### Written problem
Reproduce each of the following rows verbatim, without altering any character.

-*-

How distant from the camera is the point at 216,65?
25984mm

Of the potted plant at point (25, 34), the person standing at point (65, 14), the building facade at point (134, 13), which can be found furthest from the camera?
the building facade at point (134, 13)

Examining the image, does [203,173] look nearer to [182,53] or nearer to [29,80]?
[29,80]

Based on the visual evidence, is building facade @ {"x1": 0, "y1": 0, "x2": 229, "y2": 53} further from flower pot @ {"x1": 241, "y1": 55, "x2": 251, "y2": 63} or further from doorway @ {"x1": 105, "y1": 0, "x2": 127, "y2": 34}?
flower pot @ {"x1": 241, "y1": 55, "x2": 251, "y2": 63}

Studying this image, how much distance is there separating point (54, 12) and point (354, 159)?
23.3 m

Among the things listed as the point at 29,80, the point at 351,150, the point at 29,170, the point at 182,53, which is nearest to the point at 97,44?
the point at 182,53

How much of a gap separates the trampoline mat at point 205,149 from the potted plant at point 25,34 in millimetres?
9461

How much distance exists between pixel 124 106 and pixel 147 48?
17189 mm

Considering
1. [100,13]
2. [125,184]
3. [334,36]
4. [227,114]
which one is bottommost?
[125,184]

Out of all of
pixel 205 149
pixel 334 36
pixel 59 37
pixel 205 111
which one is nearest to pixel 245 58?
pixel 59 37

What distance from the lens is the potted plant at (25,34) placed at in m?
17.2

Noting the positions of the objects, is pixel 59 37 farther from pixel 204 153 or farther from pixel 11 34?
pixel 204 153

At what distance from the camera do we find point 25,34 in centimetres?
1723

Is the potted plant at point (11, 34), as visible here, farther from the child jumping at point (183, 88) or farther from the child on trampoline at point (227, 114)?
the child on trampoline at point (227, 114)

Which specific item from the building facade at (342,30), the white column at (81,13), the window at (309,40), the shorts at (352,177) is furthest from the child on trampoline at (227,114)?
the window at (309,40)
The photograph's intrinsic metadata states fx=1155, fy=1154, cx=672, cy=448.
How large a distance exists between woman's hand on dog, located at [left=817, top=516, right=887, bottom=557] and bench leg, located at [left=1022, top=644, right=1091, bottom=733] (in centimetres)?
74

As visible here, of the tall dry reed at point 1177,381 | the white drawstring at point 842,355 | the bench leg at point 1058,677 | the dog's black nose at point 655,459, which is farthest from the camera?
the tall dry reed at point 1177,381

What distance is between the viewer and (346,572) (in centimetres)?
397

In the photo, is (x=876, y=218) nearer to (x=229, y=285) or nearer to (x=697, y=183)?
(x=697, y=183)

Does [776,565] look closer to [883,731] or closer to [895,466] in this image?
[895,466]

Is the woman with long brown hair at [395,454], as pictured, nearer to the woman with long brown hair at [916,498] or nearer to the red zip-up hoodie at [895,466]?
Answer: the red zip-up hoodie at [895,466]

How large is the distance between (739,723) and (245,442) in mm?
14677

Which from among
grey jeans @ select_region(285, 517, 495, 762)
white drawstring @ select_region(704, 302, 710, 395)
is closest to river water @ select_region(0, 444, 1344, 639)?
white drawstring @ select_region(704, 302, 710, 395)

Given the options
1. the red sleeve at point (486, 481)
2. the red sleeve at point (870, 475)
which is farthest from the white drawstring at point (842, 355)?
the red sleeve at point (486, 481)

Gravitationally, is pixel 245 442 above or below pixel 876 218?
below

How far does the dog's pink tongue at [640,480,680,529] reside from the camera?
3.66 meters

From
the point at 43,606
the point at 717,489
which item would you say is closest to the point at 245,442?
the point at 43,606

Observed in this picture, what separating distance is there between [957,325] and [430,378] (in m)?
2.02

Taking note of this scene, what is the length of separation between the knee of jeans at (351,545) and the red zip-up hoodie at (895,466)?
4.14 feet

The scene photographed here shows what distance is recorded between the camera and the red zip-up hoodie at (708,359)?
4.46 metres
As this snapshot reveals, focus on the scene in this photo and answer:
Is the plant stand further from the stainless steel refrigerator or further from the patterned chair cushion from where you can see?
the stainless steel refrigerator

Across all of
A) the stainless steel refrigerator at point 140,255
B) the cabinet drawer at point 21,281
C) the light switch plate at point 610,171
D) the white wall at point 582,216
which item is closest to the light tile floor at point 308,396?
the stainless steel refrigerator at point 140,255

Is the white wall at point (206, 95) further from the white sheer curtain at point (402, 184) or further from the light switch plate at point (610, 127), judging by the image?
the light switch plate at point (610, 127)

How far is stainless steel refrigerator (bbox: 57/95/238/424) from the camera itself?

-*-

### Solution to this task
How distant from the camera is the point at 216,65?
25984mm

Of the potted plant at point (25, 34), the person standing at point (65, 14), the building facade at point (134, 13), which can be found furthest from the camera?
the building facade at point (134, 13)

Examining the image, does [203,173] look nearer to [182,53] or nearer to [29,80]?
[29,80]

Based on the visual evidence, is building facade @ {"x1": 0, "y1": 0, "x2": 229, "y2": 53} further from flower pot @ {"x1": 241, "y1": 55, "x2": 251, "y2": 63} or further from doorway @ {"x1": 105, "y1": 0, "x2": 127, "y2": 34}?
flower pot @ {"x1": 241, "y1": 55, "x2": 251, "y2": 63}

Studying this image, how much distance is there separating point (54, 12) and point (354, 159)?
23.3 m

Among the things listed as the point at 29,80, the point at 351,150, the point at 29,170, the point at 182,53, which is nearest to the point at 97,44?
the point at 182,53

How much of a gap separates the trampoline mat at point 205,149 from the potted plant at point 25,34 in millimetres?
9461

How much distance exists between pixel 124 106 and pixel 147 48?
17189 mm

Considering
1. [100,13]
2. [125,184]
3. [334,36]
4. [227,114]
which one is bottommost?
[125,184]

Out of all of
pixel 205 149
pixel 334 36
pixel 59 37
pixel 205 111
which one is nearest to pixel 245 58?
pixel 59 37

What distance from the lens is the potted plant at (25,34) placed at in m?
17.2

Noting the positions of the objects, is pixel 59 37 farther from pixel 204 153 or farther from pixel 11 34?
pixel 204 153

At what distance from the camera do we find point 25,34 in centimetres?
1723

Is the potted plant at point (11, 34), as visible here, farther from the child jumping at point (183, 88) or farther from the child on trampoline at point (227, 114)?
the child on trampoline at point (227, 114)

Which specific item from the building facade at (342,30), the white column at (81,13), the window at (309,40), the shorts at (352,177) is furthest from the child on trampoline at (227,114)?
the window at (309,40)
The photograph's intrinsic metadata states fx=1155, fy=1154, cx=672, cy=448.
How large a distance exists between woman's hand on dog, located at [left=817, top=516, right=887, bottom=557] and bench leg, located at [left=1022, top=644, right=1091, bottom=733] (in centimetres)?
74

As visible here, of the tall dry reed at point 1177,381 | the white drawstring at point 842,355 | the bench leg at point 1058,677 | the dog's black nose at point 655,459, which is farthest from the camera?
the tall dry reed at point 1177,381

What distance is between the viewer and (346,572) (in centimetres)?
397

In the photo, is (x=876, y=218) nearer to (x=229, y=285) or nearer to (x=697, y=183)?
(x=697, y=183)

Does [776,565] look closer to [883,731] or closer to [895,466] in this image?
[895,466]

Is the woman with long brown hair at [395,454], as pictured, nearer to the woman with long brown hair at [916,498] or nearer to the red zip-up hoodie at [895,466]?
Answer: the red zip-up hoodie at [895,466]

How large is the distance between (739,723) and (245,442) in mm?
14677

Which from among
grey jeans @ select_region(285, 517, 495, 762)
white drawstring @ select_region(704, 302, 710, 395)
is closest to river water @ select_region(0, 444, 1344, 639)?
white drawstring @ select_region(704, 302, 710, 395)

Given the options
1. the red sleeve at point (486, 481)
2. the red sleeve at point (870, 475)
which is farthest from the white drawstring at point (842, 355)?
the red sleeve at point (486, 481)

Gravitationally, is pixel 245 442 above or below pixel 876 218?
below

How far does the dog's pink tongue at [640,480,680,529] reside from the camera?
3.66 meters

From
the point at 43,606
the point at 717,489
which item would you say is closest to the point at 245,442?
the point at 43,606

Observed in this picture, what separating distance is there between [957,325] and [430,378] (in m)?
2.02

Taking note of this scene, what is the length of separation between the knee of jeans at (351,545) and the red zip-up hoodie at (895,466)?
4.14 feet

The scene photographed here shows what distance is recorded between the camera and the red zip-up hoodie at (708,359)?
4.46 metres
As this snapshot reveals, focus on the scene in this photo and answer:
Is the plant stand further from the stainless steel refrigerator or further from the patterned chair cushion from where you can see?
the stainless steel refrigerator

Across all of
A) the stainless steel refrigerator at point 140,255
B) the cabinet drawer at point 21,281
C) the light switch plate at point 610,171
D) the white wall at point 582,216
which item is closest to the light tile floor at point 308,396?
the stainless steel refrigerator at point 140,255

Is the white wall at point (206, 95) further from the white sheer curtain at point (402, 184) or further from the light switch plate at point (610, 127), judging by the image?
the light switch plate at point (610, 127)

How far is stainless steel refrigerator (bbox: 57/95/238/424) from the camera itself?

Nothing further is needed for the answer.